PROVIDED MATERIAL
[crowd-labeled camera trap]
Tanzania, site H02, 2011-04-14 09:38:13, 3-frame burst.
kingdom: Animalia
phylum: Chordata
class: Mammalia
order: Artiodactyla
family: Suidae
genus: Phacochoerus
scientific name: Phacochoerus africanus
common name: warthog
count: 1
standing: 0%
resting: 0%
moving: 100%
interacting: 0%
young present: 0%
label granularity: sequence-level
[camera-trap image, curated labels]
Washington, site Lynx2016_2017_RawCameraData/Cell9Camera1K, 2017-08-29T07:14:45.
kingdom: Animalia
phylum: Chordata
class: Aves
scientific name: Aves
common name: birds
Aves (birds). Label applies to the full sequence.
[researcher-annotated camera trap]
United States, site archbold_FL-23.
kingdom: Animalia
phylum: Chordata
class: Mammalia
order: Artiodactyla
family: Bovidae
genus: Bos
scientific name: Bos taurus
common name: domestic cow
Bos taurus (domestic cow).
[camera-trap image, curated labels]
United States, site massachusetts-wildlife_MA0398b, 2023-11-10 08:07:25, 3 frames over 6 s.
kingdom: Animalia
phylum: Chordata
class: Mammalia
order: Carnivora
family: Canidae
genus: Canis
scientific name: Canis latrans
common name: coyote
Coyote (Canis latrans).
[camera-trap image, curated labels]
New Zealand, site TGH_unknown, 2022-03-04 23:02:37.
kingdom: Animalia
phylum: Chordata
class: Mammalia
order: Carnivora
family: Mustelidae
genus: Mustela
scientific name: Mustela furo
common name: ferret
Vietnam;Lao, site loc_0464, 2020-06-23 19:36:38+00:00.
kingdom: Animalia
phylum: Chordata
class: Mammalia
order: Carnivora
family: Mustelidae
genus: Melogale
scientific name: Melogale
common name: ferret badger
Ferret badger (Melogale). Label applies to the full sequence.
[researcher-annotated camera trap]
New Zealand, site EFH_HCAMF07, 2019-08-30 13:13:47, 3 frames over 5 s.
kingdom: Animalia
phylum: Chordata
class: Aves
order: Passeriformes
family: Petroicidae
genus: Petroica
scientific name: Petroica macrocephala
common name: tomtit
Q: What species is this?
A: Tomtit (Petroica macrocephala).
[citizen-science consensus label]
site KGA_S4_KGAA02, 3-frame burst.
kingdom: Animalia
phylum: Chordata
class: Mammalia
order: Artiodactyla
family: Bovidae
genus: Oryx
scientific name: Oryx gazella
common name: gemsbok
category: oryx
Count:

TASK
Copy all the records above precisely.

REPLY TO THE TASK
[crowd-labeled camera trap]
Tanzania, site H02, 2011-04-14 09:38:13, 3-frame burst.
kingdom: Animalia
phylum: Chordata
class: Mammalia
order: Artiodactyla
family: Suidae
genus: Phacochoerus
scientific name: Phacochoerus africanus
common name: warthog
count: 1
standing: 0%
resting: 0%
moving: 100%
interacting: 0%
young present: 0%
label granularity: sequence-level
[camera-trap image, curated labels]
Washington, site Lynx2016_2017_RawCameraData/Cell9Camera1K, 2017-08-29T07:14:45.
kingdom: Animalia
phylum: Chordata
class: Aves
scientific name: Aves
common name: birds
Aves (birds). Label applies to the full sequence.
[researcher-annotated camera trap]
United States, site archbold_FL-23.
kingdom: Animalia
phylum: Chordata
class: Mammalia
order: Artiodactyla
family: Bovidae
genus: Bos
scientific name: Bos taurus
common name: domestic cow
Bos taurus (domestic cow).
[camera-trap image, curated labels]
United States, site massachusetts-wildlife_MA0398b, 2023-11-10 08:07:25, 3 frames over 6 s.
kingdom: Animalia
phylum: Chordata
class: Mammalia
order: Carnivora
family: Canidae
genus: Canis
scientific name: Canis latrans
common name: coyote
Coyote (Canis latrans).
[camera-trap image, curated labels]
New Zealand, site TGH_unknown, 2022-03-04 23:02:37.
kingdom: Animalia
phylum: Chordata
class: Mammalia
order: Carnivora
family: Mustelidae
genus: Mustela
scientific name: Mustela furo
common name: ferret
Vietnam;Lao, site loc_0464, 2020-06-23 19:36:38+00:00.
kingdom: Animalia
phylum: Chordata
class: Mammalia
order: Carnivora
family: Mustelidae
genus: Melogale
scientific name: Melogale
common name: ferret badger
Ferret badger (Melogale). Label applies to the full sequence.
[researcher-annotated camera trap]
New Zealand, site EFH_HCAMF07, 2019-08-30 13:13:47, 3 frames over 5 s.
kingdom: Animalia
phylum: Chordata
class: Aves
order: Passeriformes
family: Petroicidae
genus: Petroica
scientific name: Petroica macrocephala
common name: tomtit
Q: What species is this?
A: Tomtit (Petroica macrocephala).
[citizen-science consensus label]
site KGA_S4_KGAA02, 3-frame burst.
kingdom: Animalia
phylum: Chordata
class: Mammalia
order: Artiodactyla
family: Bovidae
genus: Oryx
scientific name: Oryx gazella
common name: gemsbok
category: oryx
Count:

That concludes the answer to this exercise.